Icono del sitio José Luis Serrano

Racimos de sangre apelmazada

Bebí aquel vino y el sabor del guiso se amplificó. Me recosté en la silla y miré agradecido al cielo. Las hojas del emparrado eran tiernas y, aunque se transparentaban bajo el sol, proporcionaban la sombra justa. Unas moscas se posaron en el caldo pegajoso del arroz. Lo único que rezuma en esta tierra es el polvo de los terrones de arena. Se vive de la esencia del campo, donde un chorro de aceite sobre una hogaza y un sorbo de vino son el mejor bálsamo para una piel yerma de esperanzas. Venancio había sacado unos ajos de su bolsillo y los había pelado con sus dedos negruzcos. Aquellos dientes entre sus manos parecían bolas de alcanfor. Partió en gajos un tomate y los pinchó con su navaja para llevárselos a la boca. Me miró con unos ojos tan viejos como brillantes. Sus párpados no soportaban la carga de los años.

Me contó que la finca estaba plagada de trincheras que todavía destilaban sangre y empapó un trozo de hogaza con un chorro de aquel oscuro vino que masticó con sus cuatro dientes. Sus palabras sonaban como el chapoteo del agua en el fondo de un pozo. “Eres muy joven, pero pronto lo entenderás” dijo y me miró con unos diminutos ojos que brillaban sobre una sonrisa maliciosa. Alejé mi vista. Los troncos de los olivos parecían retorcerse de dolor y las cepas eran como arboles ancestrales de los que brotarían racimos cuajados de sangre apelmazada.

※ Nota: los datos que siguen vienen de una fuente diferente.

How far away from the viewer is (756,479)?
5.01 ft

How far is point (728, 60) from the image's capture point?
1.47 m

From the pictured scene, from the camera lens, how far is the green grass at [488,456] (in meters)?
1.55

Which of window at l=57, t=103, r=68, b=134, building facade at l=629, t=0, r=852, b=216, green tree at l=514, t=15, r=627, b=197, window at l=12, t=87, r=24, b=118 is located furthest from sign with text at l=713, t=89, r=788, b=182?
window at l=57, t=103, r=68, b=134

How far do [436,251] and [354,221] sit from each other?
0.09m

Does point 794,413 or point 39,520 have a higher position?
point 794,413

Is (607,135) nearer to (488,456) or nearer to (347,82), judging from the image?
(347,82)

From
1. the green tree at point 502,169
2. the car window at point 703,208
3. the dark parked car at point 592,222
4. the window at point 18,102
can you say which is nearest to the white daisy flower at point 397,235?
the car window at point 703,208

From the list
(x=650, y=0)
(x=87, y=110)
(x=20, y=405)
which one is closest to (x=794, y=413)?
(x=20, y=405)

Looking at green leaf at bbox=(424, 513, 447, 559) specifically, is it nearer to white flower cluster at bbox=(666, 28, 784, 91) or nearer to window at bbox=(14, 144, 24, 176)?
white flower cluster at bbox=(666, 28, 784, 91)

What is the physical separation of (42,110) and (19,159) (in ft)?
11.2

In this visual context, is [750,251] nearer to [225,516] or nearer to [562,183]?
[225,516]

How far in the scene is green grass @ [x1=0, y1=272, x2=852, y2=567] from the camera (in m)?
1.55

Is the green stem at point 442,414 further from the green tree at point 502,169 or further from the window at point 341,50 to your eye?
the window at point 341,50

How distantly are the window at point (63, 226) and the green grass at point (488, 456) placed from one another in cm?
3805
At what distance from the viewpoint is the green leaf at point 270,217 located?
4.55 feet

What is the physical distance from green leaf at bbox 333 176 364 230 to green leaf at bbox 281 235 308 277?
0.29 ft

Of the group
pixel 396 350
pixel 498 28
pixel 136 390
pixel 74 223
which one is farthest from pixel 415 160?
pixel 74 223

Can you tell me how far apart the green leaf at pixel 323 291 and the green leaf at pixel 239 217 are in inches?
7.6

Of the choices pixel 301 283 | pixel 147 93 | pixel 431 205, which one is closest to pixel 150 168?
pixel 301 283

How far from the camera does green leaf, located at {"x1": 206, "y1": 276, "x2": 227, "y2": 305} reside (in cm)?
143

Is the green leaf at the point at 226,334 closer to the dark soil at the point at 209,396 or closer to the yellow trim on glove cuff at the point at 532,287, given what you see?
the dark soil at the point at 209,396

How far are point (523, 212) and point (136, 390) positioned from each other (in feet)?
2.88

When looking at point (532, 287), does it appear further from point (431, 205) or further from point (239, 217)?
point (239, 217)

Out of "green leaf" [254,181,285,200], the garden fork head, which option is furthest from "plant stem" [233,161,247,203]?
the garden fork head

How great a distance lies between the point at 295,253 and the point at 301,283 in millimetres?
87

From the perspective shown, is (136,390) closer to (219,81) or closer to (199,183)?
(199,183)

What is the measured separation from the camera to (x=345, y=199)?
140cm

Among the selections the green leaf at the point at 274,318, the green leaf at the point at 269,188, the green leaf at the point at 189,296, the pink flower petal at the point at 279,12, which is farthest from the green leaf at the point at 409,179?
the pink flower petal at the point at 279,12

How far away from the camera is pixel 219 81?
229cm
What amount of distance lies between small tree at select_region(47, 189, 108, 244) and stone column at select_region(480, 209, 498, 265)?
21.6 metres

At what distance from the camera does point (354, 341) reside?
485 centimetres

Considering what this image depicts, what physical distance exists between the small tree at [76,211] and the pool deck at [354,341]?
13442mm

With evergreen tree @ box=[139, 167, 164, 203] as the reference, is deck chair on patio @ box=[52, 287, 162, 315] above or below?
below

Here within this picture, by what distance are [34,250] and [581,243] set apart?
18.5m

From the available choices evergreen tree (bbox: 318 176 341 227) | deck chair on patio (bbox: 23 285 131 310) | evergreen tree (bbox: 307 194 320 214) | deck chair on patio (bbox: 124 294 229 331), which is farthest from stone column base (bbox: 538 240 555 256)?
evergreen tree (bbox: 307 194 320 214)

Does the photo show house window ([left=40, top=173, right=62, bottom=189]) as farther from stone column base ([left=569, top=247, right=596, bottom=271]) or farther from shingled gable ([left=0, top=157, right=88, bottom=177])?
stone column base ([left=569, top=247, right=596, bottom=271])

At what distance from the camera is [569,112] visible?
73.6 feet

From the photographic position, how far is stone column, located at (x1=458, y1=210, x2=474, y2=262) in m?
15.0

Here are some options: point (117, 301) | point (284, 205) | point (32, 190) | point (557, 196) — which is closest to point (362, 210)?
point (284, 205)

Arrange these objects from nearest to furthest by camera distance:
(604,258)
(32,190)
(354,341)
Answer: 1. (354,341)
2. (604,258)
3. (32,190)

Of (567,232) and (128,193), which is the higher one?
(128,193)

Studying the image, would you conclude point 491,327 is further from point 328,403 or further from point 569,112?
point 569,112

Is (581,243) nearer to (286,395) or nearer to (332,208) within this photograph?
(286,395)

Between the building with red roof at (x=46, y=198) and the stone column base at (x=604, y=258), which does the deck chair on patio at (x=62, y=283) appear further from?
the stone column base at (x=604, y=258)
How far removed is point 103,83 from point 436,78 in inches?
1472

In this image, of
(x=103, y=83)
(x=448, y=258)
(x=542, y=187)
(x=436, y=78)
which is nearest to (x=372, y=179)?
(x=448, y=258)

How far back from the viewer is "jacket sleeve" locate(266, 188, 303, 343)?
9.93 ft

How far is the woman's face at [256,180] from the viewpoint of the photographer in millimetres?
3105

Una joven retiró unas cintas que colgaban del marco de la puerta y emergió de la oscuridad. Sujetaba en sus brazos una bandeja mientras Venancio reía como un polluelo. “El postre”, gritó. Su mandíbula se movía como si intentara afilar los cuatro dientes. La joven avanzó hasta la mesa con la bandeja en vilo. Su vestido ondeaba y dejaba ver unas piernas del color de la tierra mojada. “A ver, a ver…” El viento desordenó su melena y ocultó su mirada pero realzó el brillo de su sonrisa. Apoyó sus caderas sobre el filo del tablero y se inclinó hasta apoyar la bandeja en el centro, dejando ver unos pechos tan tiernos como aquel pastel de queso. “Recién hecho” dijo. Se retiró el cabello de su rostro y descubrí una mirada que no fui capaz de sostener. La mano de Venancio hendió su navaja con violencia en aquel queso y una mermelada roja fluyó. “Pronto lo entenderás” repitió con aquella mirada maliciosa.